While adults have champagne for New Year’s Eve, kids can have their own bubbly with some baking soda and vinegar that absolutely fizzes with fun! Just make sure you don’t get any glasses mixed up! Thank you to Liam and his mom at Little Bins for Little Hands for this sparkling idea and inspiration.
Supplies needed for this are basic ones that you have in your kitchen. You will need one plastic bowl with baking soda and a small spoon for each child, as well as another plastic bowl of vinegar with a ladle or small measuring spoon. The fun can be set up on the floor or on the counter, maybe with some old towels spread out first, and a rectangle cake pan or low container for overflow. Plastic wine goblets are a little easier for stirring and mixing than plastic champagne flutes, but either will work.
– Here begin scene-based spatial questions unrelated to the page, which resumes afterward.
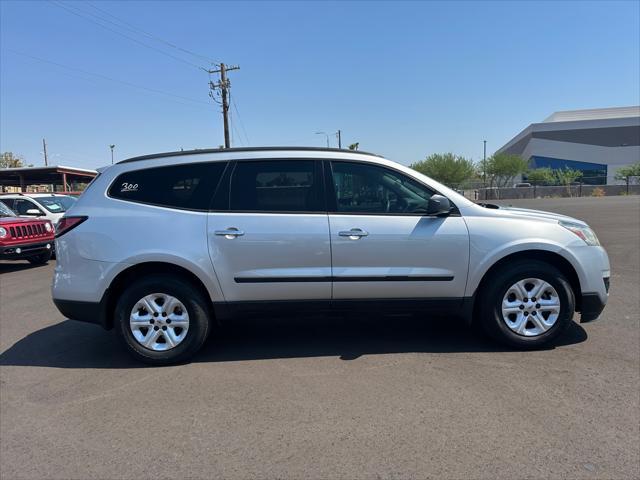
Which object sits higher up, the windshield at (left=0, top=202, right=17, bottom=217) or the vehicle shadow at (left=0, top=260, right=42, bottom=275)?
the windshield at (left=0, top=202, right=17, bottom=217)

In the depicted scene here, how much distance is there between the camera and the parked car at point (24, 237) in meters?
9.80

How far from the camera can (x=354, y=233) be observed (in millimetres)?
4199

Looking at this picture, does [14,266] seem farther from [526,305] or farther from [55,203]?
[526,305]

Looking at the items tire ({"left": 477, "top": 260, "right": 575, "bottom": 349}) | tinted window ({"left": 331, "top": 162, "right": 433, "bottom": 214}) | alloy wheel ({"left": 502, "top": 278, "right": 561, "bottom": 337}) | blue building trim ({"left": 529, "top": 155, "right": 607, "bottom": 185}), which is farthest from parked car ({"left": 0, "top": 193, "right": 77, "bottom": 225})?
blue building trim ({"left": 529, "top": 155, "right": 607, "bottom": 185})

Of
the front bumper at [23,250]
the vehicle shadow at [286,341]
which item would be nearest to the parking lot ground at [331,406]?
the vehicle shadow at [286,341]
We just happened to have a package of wine ones. A little food coloring added to the vinegar will look more like wine or champagne. Play clothes are well advised for this activity.
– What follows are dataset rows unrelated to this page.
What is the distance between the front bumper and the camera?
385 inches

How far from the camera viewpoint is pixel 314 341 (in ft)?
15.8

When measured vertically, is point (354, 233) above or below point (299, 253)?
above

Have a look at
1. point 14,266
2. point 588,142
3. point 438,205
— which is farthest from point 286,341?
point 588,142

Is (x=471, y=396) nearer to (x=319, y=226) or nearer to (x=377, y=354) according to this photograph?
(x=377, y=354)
First, put the glasses into the cake pan or container, with the bowls of soda and vinegar close by. To make the bubbly, kids put a big spoon of baking soda in each glass, then they carefully pour in the vinegar. Eyes grow big and there may even be squeals of delight when the vinegar bubbles and fizzes up and up. Of course, the goal soon becomes to get the solution in the glass to come right over the top.
We used soda pop for this. (Baking soda is sodium bicarbonate. Soft drinks are also carbonated.) Count out a few raisins. For some dancing fun, kids can drop a few raisins into a glass of fizzy liquid. What do they do? The bubbles float the raisins up, then pop and the raisins sink down. Then they float back up! Big Sister decided since this was like science that she would use the big test tube in her science kit but it also works in a glass.
Kids love to explore and create. Isn’t it amazing how this science activity is so appropriate for New Year’s Eve?